Supremes Songstress Mary Wilson Talks Dancing Into Her 70s on 'DWTS'
A music legend is gracing TV screens each week on ABC's Dancing With the Stars and she's just as light on her feet in 2019 as she was at the beginning of her career in the late '50s and early '60s.
We're talking about The Supremes' Mary Wilson, of course, who at 75 is putting her skills on display with dance partner Brandon Armstrong. Ahead of her second week in the competition, Wilson spoke with TV Insider about the challenges she faces with rehearsals, what she's enjoying about the competition, and much more.
Wilson chimes in below.
How does it feel to be a part of Season 28? Were you a fan of the show before signing on?
Mary Wilson: Unfortunately, I was not really a fan [before] because with my work and tour, I'm actually on the road most of my life. So I'm always on a plane or in the limo or backstage or onstage, so I haven't been able to sit down and watch it.
But everyone I know who's home — my family and my friends — told me a lot about it. And then, of course, I have had [the opportunity] to see it, and absolutely loved it because I love the outfits, dances, and all those kind of things. It's very beautiful, especially the waltzes.
You danced the Fox Trot last week. Was it a challenge to prepare for that, or was your next dance more difficult?
Well, it wasn't difficult, but I was concerned only because the short time we did have to learn that. All of the dances that we will be doing, I will probably have that pressure on me because of that. I mean, one week to learn a dance is something. Whereas when The Supremes were learning our music... sometimes we'd fly into Detroit on our tour and have to record a whole song that night and fly out the next day. So I'm accustomed to doing that type of thing. But it does put so much pressure on you.

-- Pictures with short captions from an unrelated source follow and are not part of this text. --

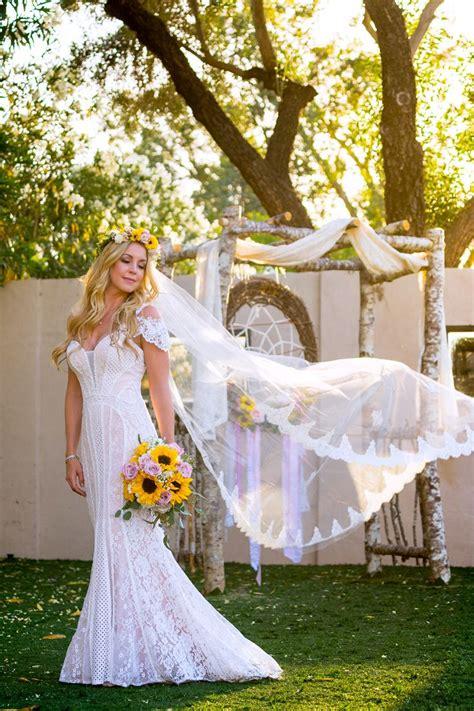 backyard wedding dress ideas best 25 backyard wedding dresses ideas on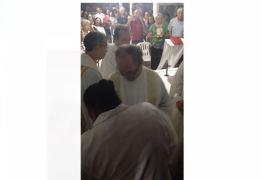 CONFIRA IMAGENS: Padres afastados da Igreja após investigação sobre abuso sexual aparecem em vídeo durante celebração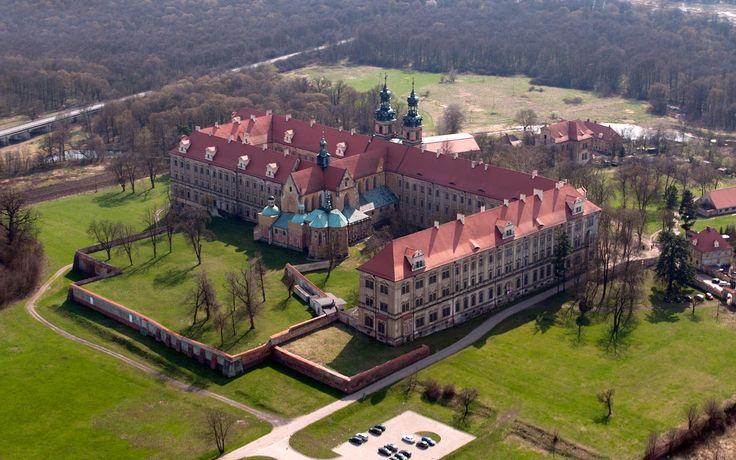 Lubiąż. Lubuš (Dolnoslez. v.) - cisterciácký barok. klášter, jedna z největších arch. památek ve SLezsku.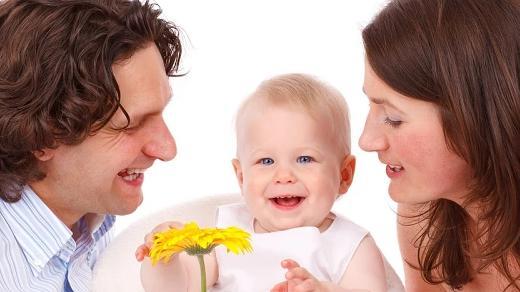 如何让小宝宝更快的接受奶瓶?孩子喝母乳转变到喝奶粉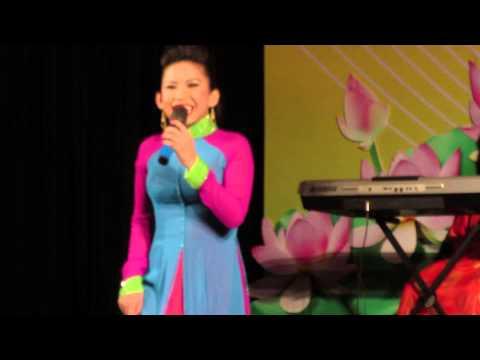 Chiều 30/8/2015 Nghệ sĩ Bình Tinh biểu diển ca cổ tại Nhà Văn Hóa Thanh Niên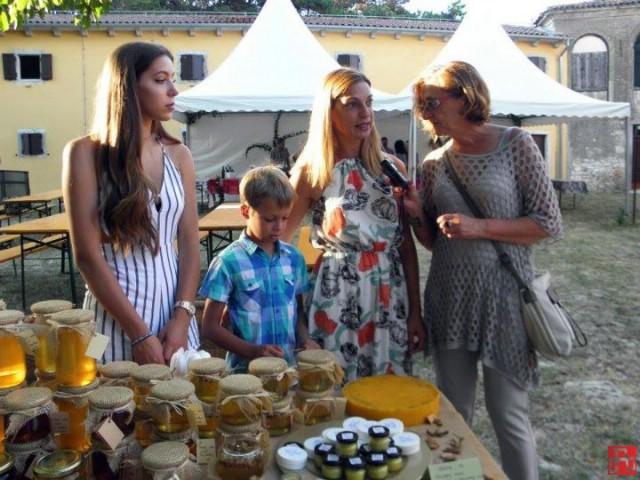 Mnoštvo posjetitelja uživalo na 15. Fešti vina i turizma u Svetom Martinu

Now that I'm like 75-and-a-half years old, it's really a little more difficult than when I was younger and I could just really catch everything right away. This week we're working on the Cha-Cha. I'm not in town, so my dancing partner and choreographer has to travel with me, but we're rehearsing every minute.
You have such a busy schedule between speaking engagements, performances, and the launch of your latest book, Supreme Glamour. I was going to ask how do you find the time to practice, but it sounds like you're making it happen when and wherever you can?
I am. The thing about that is I do that all the time. I'm always on the road so I always have to do things whenever I can. So this is not anything new for me. This is just a part of it, but now, it's with Dancing With the Stars. It keeps life exciting to keep doing different kinds of things.
You joked that you're not used to following anyone when it comes to performing – how has it been settling into your partner dynamic with Brandon?
Well, for me, it's not hard because I was in a group. So I'm accustomed to being with people. But I was kind of speaking more about with a dance partner. Because there was a time when we did dance together as partners. Then dances started happening and people weren't dancing together. That's one dynamic that has sort of changed.
And now to actually have a partner that you dance with on a song, and the partner is a male and they lead you. I'm accustomed to doing my own thing my own way. I guess it's kind of like being married. You have to learn how to sometimes do what your partner wants to do. That's what I'm getting accustomed to again.
Your new book Supreme Glamour will feature the fashion of The Supremes. Was that an aspect of Dancing With the Stars that excited you? And do you get any say in your glitzy ensembles?
Yeah, it's wonderful because I do enjoy lovely clothes. The Supremes, we were sort of fashionistas before that became a popular official phrase. So dressing up for me is something I really like. That's one of the things about this show that I love.
Dancing With the Stars, chooses the outfits and we have some input, which I'm really happy about. In fact, my gown that I was wearing the first week was a full skirt. I said, 'I really think I'd like to have some splits in it,' so they put all the splits in it, which made it really nice. Then when I kicked my leg, you saw the leg itself.
One aspect of this show contestants often talk about is the friendships you make. Have you bonded with anyone in particular on the cast this season?
All of the girls have been really close, and the guys are close. It's almost like being in high school. The boys on one side, the girls on the other side. So we got that dynamic going on. We share some of the things we like, some of the things we don't like.
My special bond that I've had is with Sean Spicer, which is very odd. I don't know what people are saying, but he is one of the nicest guys you ever want to meet. I think with his dance, he was just so into it and so happy. It was just beautiful to just watch him.
Can we expect to see any friends or family in the audience this coming week? Who's coming out to show support?
I had too many people there. I think I had like 30 tickets. You're only allowed seven. So they said to me, "You're going to have to cut it back." But I had a lot of my besties there. Marla Gibbs and Beverly Todd, Judy Pace, Freda Payne... Lots of my friends were there. Some of my grandchildren were there, my children were there. My family was there and that was really cool.
What's something positive that you'll walk away with after this experience?
I'm having the time of my life at this age, doing something as spectacular as dancing the Tango, the Waltz, the Cha-Cha, and on Dancing With the Stars, which is the number-one TV show in America now, very much like The Ed Sullivan Show. So I mean, I'm just having a ball. I'm already winning because I'm here. Everything else is just icing on the whatever.